As with the previous case, fiberoptic intubation can be attempted when anticipating trismus [7]. Retrograde guidewire-assisted intubation also can be used in patients with restricted mouth opening [10]. If fiberoptic intubation fails, a light wand may also be a suitable alternative given that successful cases of intubation using light wand have been reported [11]. Awake fiberoptic intubation is another method that can be attempted when difficult intubation is expected due to limited information about the patient’s airway [12]. In this case, awake intubation would have been difficult due to the lack of patient’s cooperation, leading to biting of the fiberoptic scope and unstable posture. As mentioned, there are many reports describing intubation techniques for patients with limited mouth opening. Additionally, if endotracheal intubation is successfully achieved with a single-lumen tube through such airway management, we can substitute the double-lumen endotracheal tube that was prepared by using an endobronchial blocker to proceed with the operation [13]. As with this case, waking the patient as per the difficult airway management guidelines is also an option if trismus is not anticipated and mask ventilation is possible. If mask ventilation fails, immediate emergency cricothyroidostomy must be performed [14]. Fortunately, mask ventilation was maintained in this case; therefore, we could have postponed the surgery to conduct further, more thorough preparations by accurately assessing the airways.
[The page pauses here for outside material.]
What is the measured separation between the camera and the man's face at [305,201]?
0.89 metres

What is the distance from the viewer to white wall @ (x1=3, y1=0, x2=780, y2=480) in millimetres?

Despite the availability of such various options for airway management, the authors fell short by only preparing the GlideScope in this case. We also made a mistake in preparing the Macintosh no. 4 blade, which is commonly used in adults, even though the airway was not properly assessed. Fortunately, the patient was intubated successfully using the GlideScope and the operation was completed uneventfully without the need for one-lung ventilation. However, our limitation in this case was that we did not prepare various airway management strategies. Importantly, this case highlights the fact that inadequate airway assessment can lead to poor airway management preparation, thereby posing harm to the patient. Through this case, we are reminded the need to learn and prepare various airway assessment and management strategies under all circumstances.

In conclusion, spasticity in patients with PML could be a predictor of limited mouth opening. Patients with PML exhibit many neurological manifestations that could make preoperative airway evaluation difficult and endotracheal intubation challenging. The anesthesiologist should have a thorough knowledge of pre-operative assessments and perform active physical assessment of the airway to plan appropriate airway management in patients with this disease.